▶ [What you will do]
Each line below should be copied exactly as it stands.

(Stored items)
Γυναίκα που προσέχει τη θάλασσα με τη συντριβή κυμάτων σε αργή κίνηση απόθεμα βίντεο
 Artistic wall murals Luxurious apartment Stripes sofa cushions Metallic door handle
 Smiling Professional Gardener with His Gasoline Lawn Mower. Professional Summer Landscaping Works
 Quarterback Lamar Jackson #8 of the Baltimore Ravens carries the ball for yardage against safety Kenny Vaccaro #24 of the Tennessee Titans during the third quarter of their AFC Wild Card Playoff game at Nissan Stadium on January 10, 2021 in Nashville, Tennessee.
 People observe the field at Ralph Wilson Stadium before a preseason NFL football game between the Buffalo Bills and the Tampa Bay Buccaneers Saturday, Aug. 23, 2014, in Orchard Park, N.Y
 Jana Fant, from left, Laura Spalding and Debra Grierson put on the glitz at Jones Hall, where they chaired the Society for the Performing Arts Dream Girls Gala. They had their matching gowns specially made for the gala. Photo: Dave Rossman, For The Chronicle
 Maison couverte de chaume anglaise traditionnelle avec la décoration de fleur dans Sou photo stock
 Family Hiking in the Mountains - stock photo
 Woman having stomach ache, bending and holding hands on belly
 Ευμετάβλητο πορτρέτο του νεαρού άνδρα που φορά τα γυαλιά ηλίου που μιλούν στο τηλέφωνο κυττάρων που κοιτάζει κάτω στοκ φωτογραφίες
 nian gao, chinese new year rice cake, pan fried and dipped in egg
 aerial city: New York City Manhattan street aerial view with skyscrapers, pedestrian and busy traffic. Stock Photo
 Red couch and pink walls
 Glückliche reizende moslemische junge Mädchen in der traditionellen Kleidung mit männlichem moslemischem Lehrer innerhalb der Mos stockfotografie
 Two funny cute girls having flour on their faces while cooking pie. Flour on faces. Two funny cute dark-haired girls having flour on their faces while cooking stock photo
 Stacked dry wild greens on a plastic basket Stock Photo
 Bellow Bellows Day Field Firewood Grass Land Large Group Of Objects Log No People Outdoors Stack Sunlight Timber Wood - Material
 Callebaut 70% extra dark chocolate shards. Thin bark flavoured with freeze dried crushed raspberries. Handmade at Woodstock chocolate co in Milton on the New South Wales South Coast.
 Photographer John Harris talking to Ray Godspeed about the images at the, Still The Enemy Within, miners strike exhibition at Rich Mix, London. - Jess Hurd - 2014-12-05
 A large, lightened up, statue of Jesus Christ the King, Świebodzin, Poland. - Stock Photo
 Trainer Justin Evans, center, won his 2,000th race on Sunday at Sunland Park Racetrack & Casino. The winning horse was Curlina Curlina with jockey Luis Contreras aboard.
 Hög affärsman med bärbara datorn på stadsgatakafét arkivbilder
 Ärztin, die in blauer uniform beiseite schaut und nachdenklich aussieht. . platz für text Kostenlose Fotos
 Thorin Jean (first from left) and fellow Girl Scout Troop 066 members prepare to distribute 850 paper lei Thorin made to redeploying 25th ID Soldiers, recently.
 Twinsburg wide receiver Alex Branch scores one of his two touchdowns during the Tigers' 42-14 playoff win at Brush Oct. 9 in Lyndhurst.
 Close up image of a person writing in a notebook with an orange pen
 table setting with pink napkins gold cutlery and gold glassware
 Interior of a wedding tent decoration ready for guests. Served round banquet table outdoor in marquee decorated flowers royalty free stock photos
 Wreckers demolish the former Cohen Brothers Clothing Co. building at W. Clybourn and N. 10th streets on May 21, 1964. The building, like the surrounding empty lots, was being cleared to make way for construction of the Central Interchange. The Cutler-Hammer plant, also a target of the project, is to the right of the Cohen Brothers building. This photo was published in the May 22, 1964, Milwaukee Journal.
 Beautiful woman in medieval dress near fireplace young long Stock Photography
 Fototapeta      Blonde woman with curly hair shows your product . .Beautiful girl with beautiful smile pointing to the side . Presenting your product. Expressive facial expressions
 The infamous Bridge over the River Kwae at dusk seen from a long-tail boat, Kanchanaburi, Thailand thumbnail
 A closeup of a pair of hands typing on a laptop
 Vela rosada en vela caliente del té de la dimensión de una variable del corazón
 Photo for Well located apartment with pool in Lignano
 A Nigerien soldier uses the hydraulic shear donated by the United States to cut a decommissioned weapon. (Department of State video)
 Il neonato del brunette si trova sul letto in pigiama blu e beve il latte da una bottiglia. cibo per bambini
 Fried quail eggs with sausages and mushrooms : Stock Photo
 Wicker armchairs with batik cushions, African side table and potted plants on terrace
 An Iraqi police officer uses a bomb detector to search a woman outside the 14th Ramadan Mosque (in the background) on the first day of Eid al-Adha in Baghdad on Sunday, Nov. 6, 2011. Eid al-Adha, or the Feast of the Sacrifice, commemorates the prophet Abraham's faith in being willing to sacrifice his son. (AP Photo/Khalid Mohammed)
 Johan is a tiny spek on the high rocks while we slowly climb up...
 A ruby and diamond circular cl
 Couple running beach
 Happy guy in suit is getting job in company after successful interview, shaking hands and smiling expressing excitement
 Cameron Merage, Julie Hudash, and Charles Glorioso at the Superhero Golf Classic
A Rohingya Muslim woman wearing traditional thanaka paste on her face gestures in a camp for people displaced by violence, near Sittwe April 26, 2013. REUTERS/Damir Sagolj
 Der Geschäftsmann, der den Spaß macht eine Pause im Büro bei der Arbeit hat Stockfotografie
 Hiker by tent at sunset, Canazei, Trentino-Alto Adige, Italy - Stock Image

▶ [Written solution]
Γυναίκα που προσέχει τη θάλασσα με τη συντριβή κυμάτων σε αργή κίνηση απόθεμα βίντεο
 Artistic wall murals Luxurious apartment Stripes sofa cushions Metallic door handle
 Smiling Professional Gardener with His Gasoline Lawn Mower. Professional Summer Landscaping Works
 Quarterback Lamar Jackson #8 of the Baltimore Ravens carries the ball for yardage against safety Kenny Vaccaro #24 of the Tennessee Titans during the third quarter of their AFC Wild Card Playoff game at Nissan Stadium on January 10, 2021 in Nashville, Tennessee.
 People observe the field at Ralph Wilson Stadium before a preseason NFL football game between the Buffalo Bills and the Tampa Bay Buccaneers Saturday, Aug. 23, 2014, in Orchard Park, N.Y
 Jana Fant, from left, Laura Spalding and Debra Grierson put on the glitz at Jones Hall, where they chaired the Society for the Performing Arts Dream Girls Gala. They had their matching gowns specially made for the gala. Photo: Dave Rossman, For The Chronicle
 Maison couverte de chaume anglaise traditionnelle avec la décoration de fleur dans Sou photo stock
 Family Hiking in the Mountains - stock photo
 Woman having stomach ache, bending and holding hands on belly
 Ευμετάβλητο πορτρέτο του νεαρού άνδρα που φορά τα γυαλιά ηλίου που μιλούν στο τηλέφωνο κυττάρων που κοιτάζει κάτω στοκ φωτογραφίες
 nian gao, chinese new year rice cake, pan fried and dipped in egg
 aerial city: New York City Manhattan street aerial view with skyscrapers, pedestrian and busy traffic. Stock Photo
 Red couch and pink walls
 Glückliche reizende moslemische junge Mädchen in der traditionellen Kleidung mit männlichem moslemischem Lehrer innerhalb der Mos stockfotografie
 Two funny cute girls having flour on their faces while cooking pie. Flour on faces. Two funny cute dark-haired girls having flour on their faces while cooking stock photo
 Stacked dry wild greens on a plastic basket Stock Photo
 Bellow Bellows Day Field Firewood Grass Land Large Group Of Objects Log No People Outdoors Stack Sunlight Timber Wood - Material
 Callebaut 70% extra dark chocolate shards. Thin bark flavoured with freeze dried crushed raspberries. Handmade at Woodstock chocolate co in Milton on the New South Wales South Coast.
 Photographer John Harris talking to Ray Godspeed about the images at the, Still The Enemy Within, miners strike exhibition at Rich Mix, London. - Jess Hurd - 2014-12-05
 A large, lightened up, statue of Jesus Christ the King, Świebodzin, Poland. - Stock Photo
 Trainer Justin Evans, center, won his 2,000th race on Sunday at Sunland Park Racetrack & Casino. The winning horse was Curlina Curlina with jockey Luis Contreras aboard.
 Hög affärsman med bärbara datorn på stadsgatakafét arkivbilder
 Ärztin, die in blauer uniform beiseite schaut und nachdenklich aussieht. . platz für text Kostenlose Fotos
 Thorin Jean (first from left) and fellow Girl Scout Troop 066 members prepare to distribute 850 paper lei Thorin made to redeploying 25th ID Soldiers, recently.
 Twinsburg wide receiver Alex Branch scores one of his two touchdowns during the Tigers' 42-14 playoff win at Brush Oct. 9 in Lyndhurst.
 Close up image of a person writing in a notebook with an orange pen
 table setting with pink napkins gold cutlery and gold glassware
 Interior of a wedding tent decoration ready for guests. Served round banquet table outdoor in marquee decorated flowers royalty free stock photos
 Wreckers demolish the former Cohen Brothers Clothing Co. building at W. Clybourn and N. 10th streets on May 21, 1964. The building, like the surrounding empty lots, was being cleared to make way for construction of the Central Interchange. The Cutler-Hammer plant, also a target of the project, is to the right of the Cohen Brothers building. This photo was published in the May 22, 1964, Milwaukee Journal.
 Beautiful woman in medieval dress near fireplace young long Stock Photography
 Fototapeta      Blonde woman with curly hair shows your product . .Beautiful girl with beautiful smile pointing to the side . Presenting your product. Expressive facial expressions
 The infamous Bridge over the River Kwae at dusk seen from a long-tail boat, Kanchanaburi, Thailand thumbnail
 A closeup of a pair of hands typing on a laptop
 Vela rosada en vela caliente del té de la dimensión de una variable del corazón
 Photo for Well located apartment with pool in Lignano
 A Nigerien soldier uses the hydraulic shear donated by the United States to cut a decommissioned weapon. (Department of State video)
 Il neonato del brunette si trova sul letto in pigiama blu e beve il latte da una bottiglia. cibo per bambini
 Fried quail eggs with sausages and mushrooms : Stock Photo
 Wicker armchairs with batik cushions, African side table and potted plants on terrace
 An Iraqi police officer uses a bomb detector to search a woman outside the 14th Ramadan Mosque (in the background) on the first day of Eid al-Adha in Baghdad on Sunday, Nov. 6, 2011. Eid al-Adha, or the Feast of the Sacrifice, commemorates the prophet Abraham's faith in being willing to sacrifice his son. (AP Photo/Khalid Mohammed)
 Johan is a tiny spek on the high rocks while we slowly climb up...
 A ruby and diamond circular cl
 Couple running beach
 Happy guy in suit is getting job in company after successful interview, shaking hands and smiling expressing excitement
 Cameron Merage, Julie Hudash, and Charles Glorioso at the Superhero Golf Classic
A Rohingya Muslim woman wearing traditional thanaka paste on her face gestures in a camp for people displaced by violence, near Sittwe April 26, 2013. REUTERS/Damir Sagolj
 Der Geschäftsmann, der den Spaß macht eine Pause im Büro bei der Arbeit hat Stockfotografie
 Hiker by tent at sunset, Canazei, Trentino-Alto Adige, Italy - Stock Image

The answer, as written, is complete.